ファーストステップとしての異業種間共同販促
 
 手っ取り早いのが異業種間の共同販促活動である。これによりお互いに販売効果を相互補完してメリットを享受することが可能になる。
 
 カレンダー催事を例にとってみると、5月5日は端午の節句であるが、様々の小売店が公衆浴場と提携して菖蒲湯の入浴券を進呈するこがある。母の日・父の日といった恒例のプレゼントイベントにおいても種々の小売店が提携レストラン・寿司店などの食事券やコーヒー券を出すことができる。また秋の読書週間では、家具店・文具店・電気店・書店がタイアップして図書券進呈などの共同売り出しを行うことで効果を上げることができる。
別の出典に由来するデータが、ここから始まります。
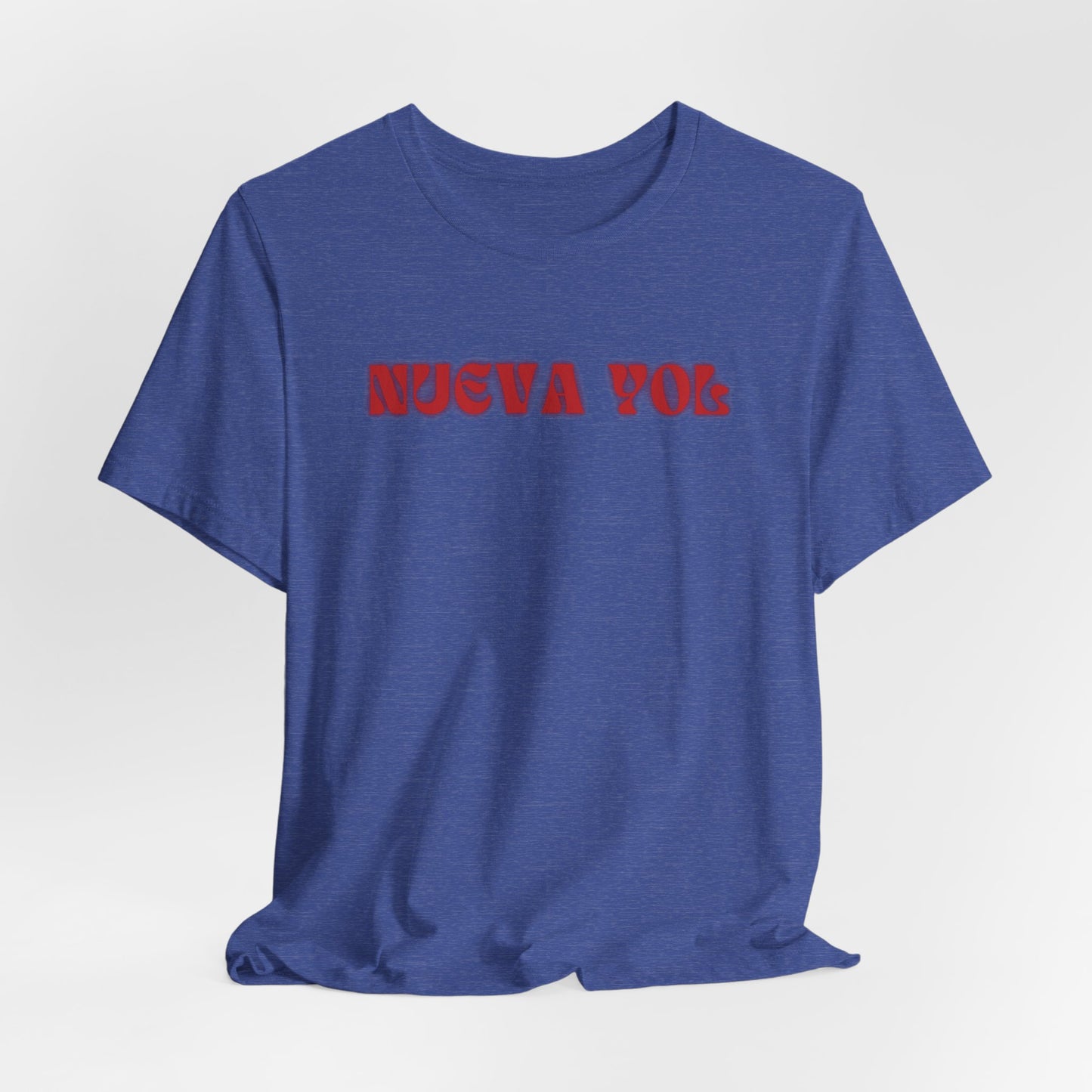 Puerto Rico Shirt | NUEVA YOL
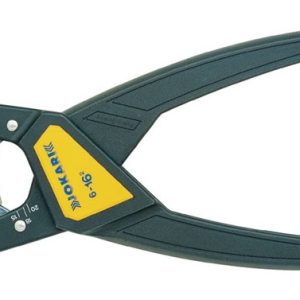 PELACABLES ELEC AUTO 6,00-16 (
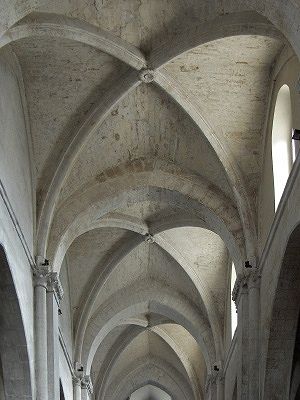 Santa Maria Maggiore. Lanciano (Abruzzen, Itali), Santa Maria Maggiore. Lanciano (Abruzzo, Italy)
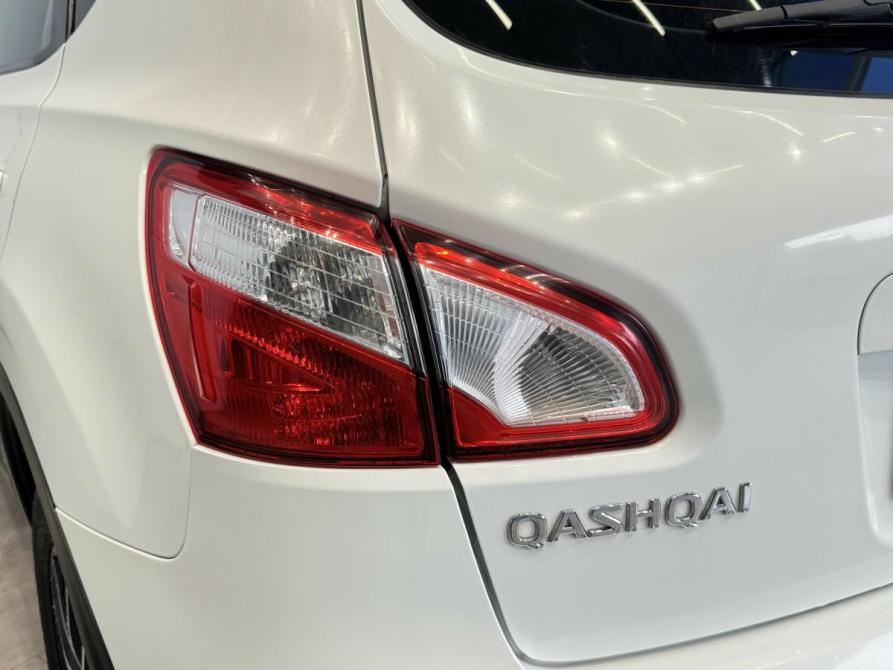 Nissan Qashqai I Рестайлинг Волжский  - изображение 11
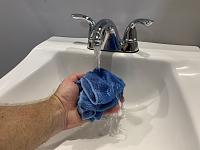 Pro Tip - Wet Towel instead of tape-img_3325-jpg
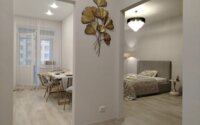 Аренда 1-комнатной квартиры, 44 м² в Астане - фото 6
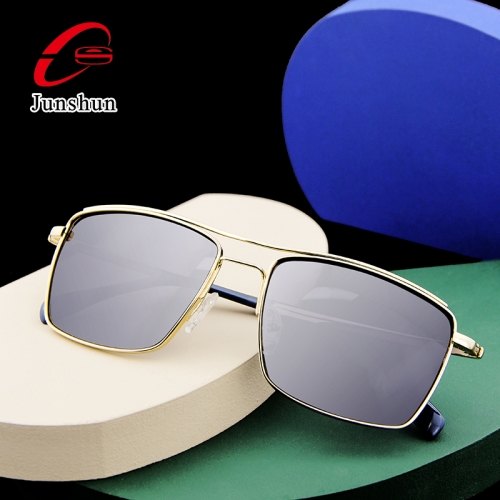 1515 - Sunglasses export to Germany in high quality titanium and nylone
パーソナルなギフト需要を例にとると誕生日や結婚記念日に種々の小売店が花店やレストランと提携して、花束や食事券を出すことがある。パーソナルなギフト需要への異業種間共同販促には、日常からの顧客の個人データの収集が決めてとなるが、誕生日や結婚記念日以外にも入学・卒業・婚礼・還暦・成人などタイムリーな対応は効果が大きい。
 
 一般の物販店間の提携で、食肉店が電気店と組んで共同販促をやるケースでは、共同チラシや双方の店でのスタンドPOPなどを活用して強烈に顧客に訴求する。例えば、精肉店のチラシPOPで「急告!○○電気店で売っているホットプレート(20%引き)で焼くとこんなによく焼けます。タイアップサービス実施中!」といった具合である。電気店サイドのチラシPOPでも同様に「このホットプレートをお買い上げいただきますと○○精肉店のサーロインステーキ・ヒレステーキ3割引で購入でき、しかもステーキソースをサービスいたします。タイアップサービス実施中!」と双方のメリットを強烈に印象づけるのである。共通の販売促進活動にとどまることなく、割引サービス券・スタンプ・金券サービス発行を行い効果を上げている。さらにPOPのデザインや季節ごとの装飾活動も統一化して行われるほうがベターである。
 
 異業種間の共同販促活動を起点に集団やグループで新たな商品やサービス方法を創造させていくことが必要であるが、景気の先行きが不透明な時代には、これらの創造の方向性や目標を決めにくいことも事実である。こんなときには、大きな観点に立ち、取り組むほうが、かえってよい結果を生む。すなわち、地球環境問題(温暖化・リサイクル・省エネ ・過剰包装)高齢化問題(介護福祉・コミュニケーション・高齢者への配慮)情報化の進展(インターネットの普及・コストダウン)などを念頭に置いて創造の意欲をもつことも大切である。